_EXERCICES_
1. Résumez sous forme de liste le paragraphe du texte sur l'exposition coloniale de Marseille qui commence par « C'est à Édouard Marie Heckel ». Gardez ses faits principaux.
2. Relevez dans le texte sur l'exposition coloniale de Marseille le passage qui commence aux mots « L’entrée principale de » et s'arrête après « dans les colonies. ».

_EXTRAIT DU DOCUMENT_
______________________________

C’est à Édouard Marie Heckel, médecin marseillais et fondateur de l’école de médecine du Pharo, que l’on doit l’idée de cette exposition dès 1901. L’année d’avant, lors de l’Exposition Universelle de Paris, une section spécialement consacrée aux colonies et aux pays sous protectorat avait connu un grand succès. Depuis, le médecin militait pour organiser une exposition coloniale à Marseille. Le Conseil municipal et le maire de l’époque, Jean-Baptiste-Amable Chanot, sont séduits par le projet et décident de l’adopter. Un budget de 1,6 million de francs, dont plus de la moitié provient de la municipalité, est ainsi voté pour l’organisation de l’événement.
La manifestation a pour objectif de présenter aux Marseillais et à l’ensemble des métropolitains les richesses des colonies et les différentes cultures qui y étaient découvertes, mais aussi et surtout de mettre en valeur le négoce marseillais et d’encourager les investisseurs.
Une cinquantaine de pavillons au cœur du Parc Chanot
À cette époque, le Parc Chanot n’existait pas encore. En lieu et place se trouvait le champ de manœuvre du Rouet utilisé par l’armée. C’est sur ce terrain de 24 hectares, auxquels s’ajoutent une douzaine d’hectares prélevés sur un terrain appartenant à la Compagnie des Chemins de fer de Paris à Lyon et à la Méditerranée (P.L.M) et deux hectares cédés gratuitement pour deux ans par un particulier, qu’il est décidé que l’Exposition aura lieu.
L’entrée principale de l’exposition correspond toujours aujourd’hui à celle du Parc Chanot, face au rond-point du Prado. De part et d’autre de cet accès, deux serres coloniales qui abritent des plantes exotiques comme des orchidées, des palmiers et même des caféiers, cacaoyers ou plantes à caoutchouc sont installées. Une grande allée principale bordée d’arbres mène au grand palais baptisé pour l’occasion Pavillon des Exportations qui est le cœur de l’exposition. À l’intérieur y sont exposées les diverses activités de la métropole et de Marseille comme la savonnerie, la tannerie, le raffinage du soufre et du sucre ou encore l’usine à plomb. Y est présenté également tout ce que l’industrie et la fabrication Française expédient dans les colonies.

______________________________

_DONNÉES FOURNIES_
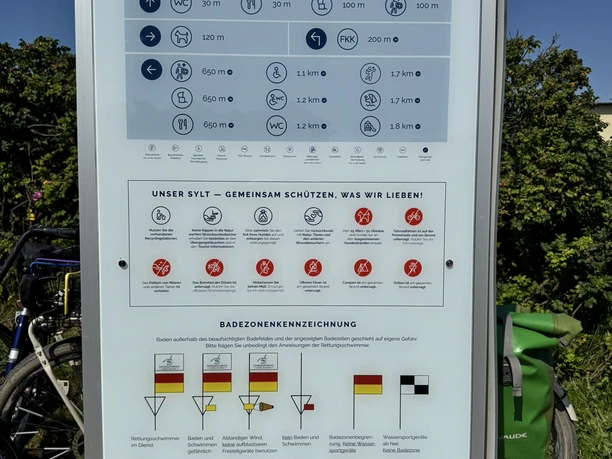 Strand Übergang Nordseeklinik Süd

______________________________

_RÉPONSES_
1.
- Dès 1901, Édouard Marie Heckel, médecin marseillais et fondateur de l'école de médecine du Pharo, a l'idée de l'exposition.
- L'année précédente, à l'Exposition Universelle de Paris, une section consacrée aux colonies et aux pays sous protectorat avait eu un grand succès.
- Depuis, Heckel militait pour une exposition coloniale à Marseille.
- Le Conseil municipal et le maire, Jean-Baptiste-Amable Chanot, adoptent le projet.
- Un budget de 1,6 million de francs est voté, dont plus de la moitié vient de la municipalité.

2.
L’entrée principale de l’exposition correspond toujours aujourd’hui à celle du Parc Chanot, face au rond-point du Prado. De part et d’autre de cet accès, deux serres coloniales qui abritent des plantes exotiques comme des orchidées, des palmiers et même des caféiers, cacaoyers ou plantes à caoutchouc sont installées. Une grande allée principale bordée d’arbres mène au grand palais baptisé pour l’occasion Pavillon des Exportations qui est le cœur de l’exposition. À l’intérieur y sont exposées les diverses activités de la métropole et de Marseille comme la savonnerie, la tannerie, le raffinage du soufre et du sucre ou encore l’usine à plomb. Y est présenté également tout ce que l’industrie et la fabrication Française expédient dans les colonies.